→ **Materials provided**:

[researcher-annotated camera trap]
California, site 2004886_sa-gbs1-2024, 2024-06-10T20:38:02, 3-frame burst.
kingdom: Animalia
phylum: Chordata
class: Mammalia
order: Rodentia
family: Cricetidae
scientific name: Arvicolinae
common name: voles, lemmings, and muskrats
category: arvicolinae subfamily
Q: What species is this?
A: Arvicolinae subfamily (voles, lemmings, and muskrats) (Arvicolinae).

→ **About this exercise**:
Only the lines from the one containing "phylum: Chordata" through the end of the records above belong in the output, each exactly as it stands, both ends included.

→ **Result for this task**:
phylum: Chordata
class: Mammalia
order: Rodentia
family: Cricetidae
scientific name: Arvicolinae
common name: voles, lemmings, and muskrats
category: arvicolinae subfamily
Q: What species is this?
A: Arvicolinae subfamily (voles, lemmings, and muskrats) (Arvicolinae).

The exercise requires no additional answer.